John Locher / AP
Tuesday, April 16, 2019 | 2 a.m.
With snow still on the ground in his Wisconsin hometown, avid golfer James Adducci said he’s been a little bored this spring.
“There’s not a lot going on,” Adducci said. “We’re still waiting to play golf.”
His excitement level picked up this weekend.
Adducci, 39, had a hunch about Tiger Woods’ chances to win The Masters, traveling to Las Vegas to wager $85,000 on Woods to win the prestigious tournament at 14-to-1 odds on April 9.
Adducci on Monday cashed in his ticket at the William Hill sports book at SLS Las Vegas and was presented with a $1.275 million check. Woods won the tournament Sunday, his first major championship in more than a decade.
It was the largest payout ever for a William Hill golf wager.
“I felt like (Woods) was going to put something together that we’ve never seen before,” Adducci said. “His kids had never seen him win a major tournament. I started having a feeling about this about a month before (the bet was made).”
A stock trader by day, Adducci said the wager was the first he ever placed. He said he needed to “move some investments around” to free up money for the bet. He first tried a couple of other sports books, he said, but was turned away.
“When I said how much I was looking to bet (at the other sports books), it was kind of laughable. I just wanted to do what I wanted to do,” he said.
With his big win in tow, Adducci said he’s talked to William Hill officials about possibly placing a bet on Woods to win golf’s grand slam — wins at The Masters, U.S. Open, British Open and PGA Championship — this year. Exceptionally rare, William Hill, as of Monday afternoon, was offering 125-to-1 odds for Woods to complete the grand slam.

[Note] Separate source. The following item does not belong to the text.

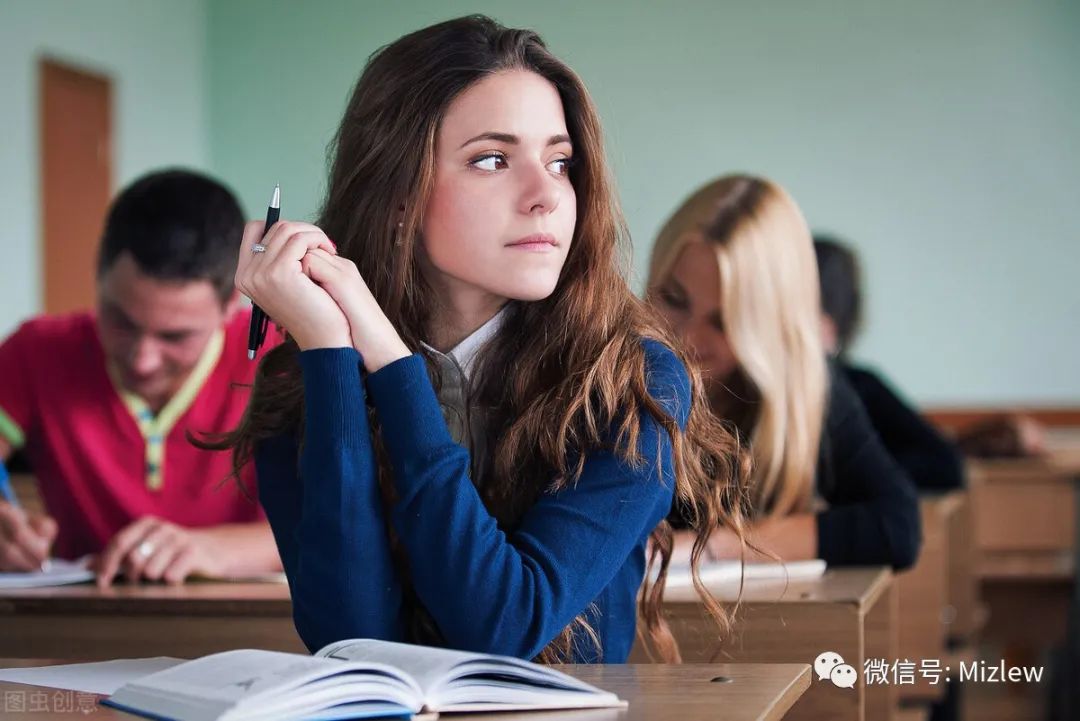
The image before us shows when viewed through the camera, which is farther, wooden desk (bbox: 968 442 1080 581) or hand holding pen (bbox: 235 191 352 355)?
wooden desk (bbox: 968 442 1080 581)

“I was probably rooting against Tiger a little bit,” quipped William Hill CEO Joe Asher. “A day later, though, I’m really happy about it. The whole story of Tiger being on top of the world, then hitting rock bottom, and then climbing back to the top is an amazing story. Yes, we blew a million dollars on the bet, but that’s the business we’re in. We’ve lost big bets before and we’ll lose them in the future.”
Asher referred to Adducci as “the everyman.”
“Having met James, I couldn’t be happier,” Asher said. “Here’s a guy from Wisconsin who follows golf and wants to bet on Tiger Woods. It’s a fantastic story. It’ll probably get more people thinking about betting on golf and that’s probably a good thing for us.”
Having learned the game of golf from his father, Adducci said he had a feeling Woods — playing and in contention during a major tournament in front of his two children for the first time — would perform well. Adducci nervously watched the final round from home.
“It was special for me just seeing (Woods) celebrate that victory with his kids,” Adducci said. “He’s a real guy with super-human golf abilities. In that moment, he had something with his kids that he’s never had before. That’s what I was going for in thinking that he was going to win.”
When Adducci ran the idea of the bet by his father, the elder Adducci wasn’t thrilled with the prospect.
“He said don’t do it,” Adducci said. “He’s not a bettor. He’s a conservative engineer kind of guy. He wouldn’t do church bingo. I’m just grateful to Tiger Woods. I wish I could shake his hand.”
Adducci said watching the tournament play out was an emotional roller coaster.
“I watched (the tournament) with my dad,” Adducci said. “I probably lost some years of life during that four days. It was up and down, but it went exactly like I thought it would.”
A Mississippi River city of about 50,000 on the Wisconsin-Minnesota border, La Crosse is about 160 miles southeast of Minneapolis.